Re: [PATCH v2] NUMA: Early use of cpu_to_node() returns 0 instead of the correct node id

Shijie Huang <shijie@xxxxxxxxxxxxxxxxxxxxxxxxxx> · Thu, 25 Jan 2024 17:15:29 +0800

在 2024/1/25 15:31, Mike Rapoport 写道:
On Wed, Jan 24, 2024 at 09:19:00AM -0800, Lameter, Christopher wrote:
On Tue, 23 Jan 2024, Huang Shijie wrote:

During the kernel booting, the generic cpu_to_node() is called too early in
arm64, powerpc and riscv when CONFIG_NUMA is enabled.

For arm64/powerpc/riscv, there are at least four places in the common code
where the generic cpu_to_node() is called before it is initialized:
	   1.) early_trace_init()         in kernel/trace/trace.c
	   2.) sched_init()               in kernel/sched/core.c
	   3.) init_sched_fair_class()    in kernel/sched/fair.c
	   4.) workqueue_init_early()     in kernel/workqueue.c

In order to fix the bug, the patch changes generic cpu_to_node to
function pointer, and export it for kernel modules.
Introduce smp_prepare_boot_cpu_start() to wrap the original
smp_prepare_boot_cpu(), and set cpu_to_node with early_cpu_to_node.
Introduce smp_prepare_cpus_done() to wrap the original smp_prepare_cpus(),
and set the cpu_to_node to formal _cpu_to_node().
Would  you please fix this cleanly without a function pointer?

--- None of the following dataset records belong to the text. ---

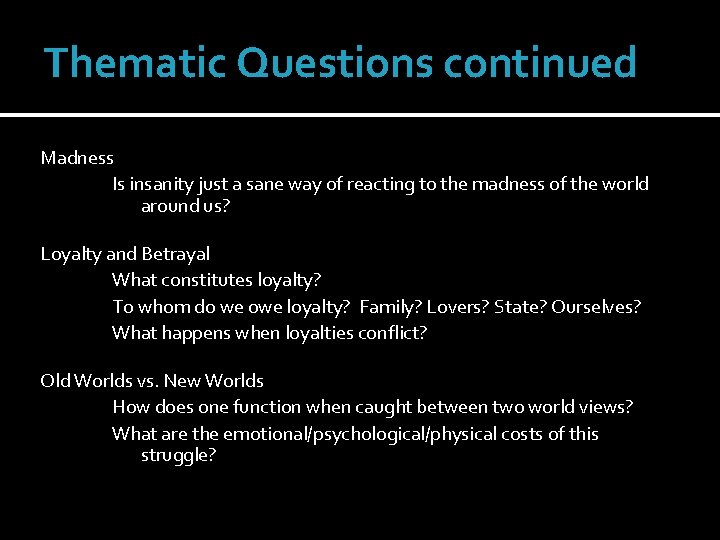 Thematic Questions continued

Madness

Is insanity just a sane way of reacting to the madness of the world around us?

Loyalty and Betrayal

What constitutes loyalty?

To whom do we owe loyalty? Family? Lovers? State? Ourselves?

What happens when loyalties conflict?

Old Worlds vs. New Worlds

How does one function when caught between two world views?

What are the emotional/psychological/physical costs of this struggle?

What I think needs to be done is a patch series.

1. Instrument cpu_to_node so that some warning is issued if it is used too
early. Preloading the array with NUMA_NO_NODE would allow us to do that.

2. Implement early_cpu_to_node on platforms that currently do not have it.

3. A series of patches that fix each place where cpu_to_node is used too
early.

For step 3, I find it it hard to change the cpu_to_node() to 
early_cpu_to_node() for early_trace_init().

In early_trace_init(), the __ring_buffer_alloc() calls the cpu_to_node().

In order to fix the bug, we should use early_cpu_to_node() for 
__ring_buffer_alloc().

But __ring_buffer_alloc() is also used by the kernel after the booting 
finished.

After the booting finishes, we should use the cpu_to_node(), not the 
early_cpu_to_node().

I think step 3 can be simplified with a generic function that sets
per_cpu(numa_node) using early_cpu_to_node(). It can be called right after
setup_per_cpu_areas().

I think this method maybe better..

I will try this too.

Thanks

Huang Shijie